The deadly bridge collapse on Interstate 40 last weekend is forcing drivers to detour through Gore, where the big rigs are tearing up streets and trying to squeeze around tight curves made for going 30 mph.
For the next four to six months _ the time it takes to repair the bridge over the Arkansas River _ traffic will rumble through Gore and other little towns amid the cornfields and cattle ranches of eastern Oklahoma's green hills.
Flashing orange signs direct the 20,000 vehicles zooming along I-40, a major east-west artery, off the highway and onto winding, two-lane roads.
This week, traffic pushing west through Gore jammed up for miles along U.S. Highway 64 as tractor-trailers squeaked around a tight curve next to a snowcone stand and a flower shop. The line of cars stretched across the railroad tracks, and when a train came, the vehicles moved just in time.
A truck that had gotten trapped on the tracks broke the wooden crossbar as it moved out of the way.
``We almost had two cars cut in half,'' said city maintenance supervisor Dana Tracy. ``We're not set up for all this traffic.''
A new spray-painted sign warns motorists not to stop on the tracks.
State transportation officials tore up a curb in the center of town so tractor-trailers would have an easier time. Still, the police chief or one of the town's three other officers directs traffic so two big rigs don't meet at the corner.
In last weekend's bridge accident, a barge rammed the span Sunday morning, knocking out a 500-foot section of highway and sending 10 vehicles plunging into the muddy water.
Mayor Larry Pack said folks in Gore are thinking about the 14 people who died, not about the traffic. ``This is minor compared to what those people went through,'' he said.
The mayor said the town might get an economic boost from the traffic, which has gone from a few hundred vehicles a day to about 10,000. A few gas stations and convenience stores on the 10-mile detour are getting a bit more business.

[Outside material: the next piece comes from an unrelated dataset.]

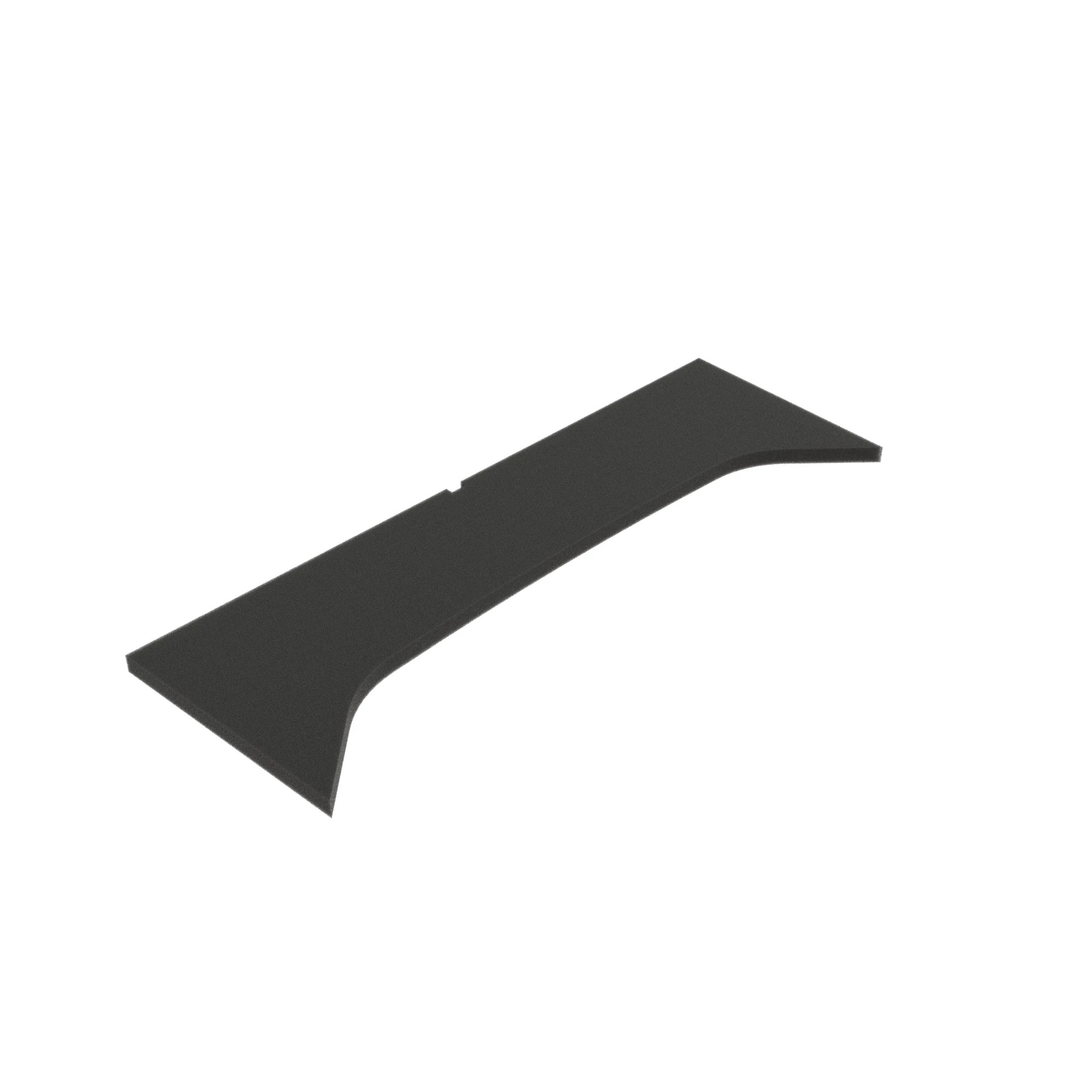 John Deere Isolator - M162307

``But some people don't like to get out of the line of traffic because it's hard to get back in,'' Pack said.
A second detour takes travelers south of the interstate for 60 miles, mostly on State Highway 9. Transportation officials plan to erect more stop signs and warning lights after a truck going too fast flipped over Wednesday near Keota.
In Stigler, population 2,500, police reset the town's two stoplights to keep traffic flowing. That is annoying locals who have to wait longer on side streets.

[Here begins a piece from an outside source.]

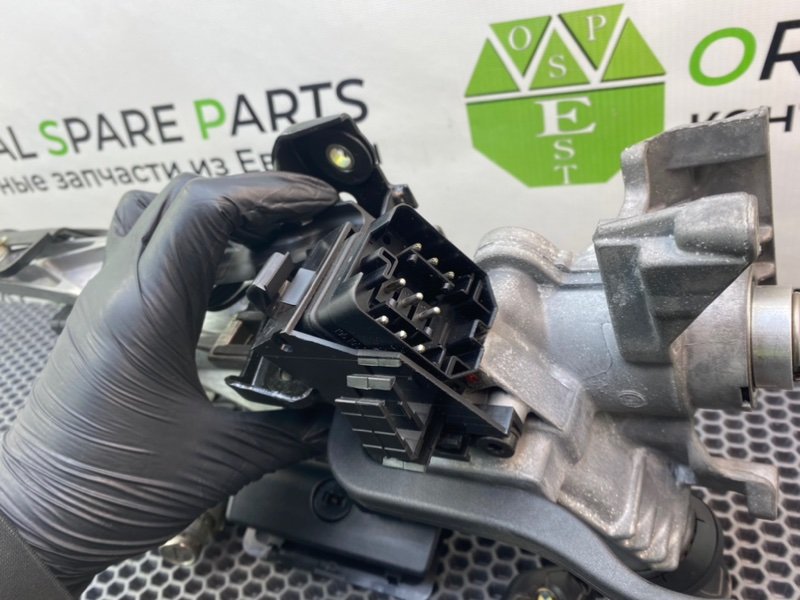 Комплект замков, 7100 рублей, Калининград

``Your elderly folks are kind of upset,'' said Kenny Medlock, a police officer. ``But we don't like them accidents.''
The Oklahoma Department of Transportation asked long-distance travelers to avoid eastern Oklahoma if possible by taking another east-west interstate. Spokeswoman Terri Angier said travelers should bring maps.
``We're talking about summer vacation,'' she said. ``People are driving from coast to coast and Interstate 40 is down. That's a major national emergency.''
Stan Cievkowski, who was hauling a load of phosphoric acid to Tulsa, said truckers are not complaining about the delays on their CB radios.
``You got to do what you got to do to get the delivery done,'' he said, using a truck stop squeegee to clean dirt off his headlights.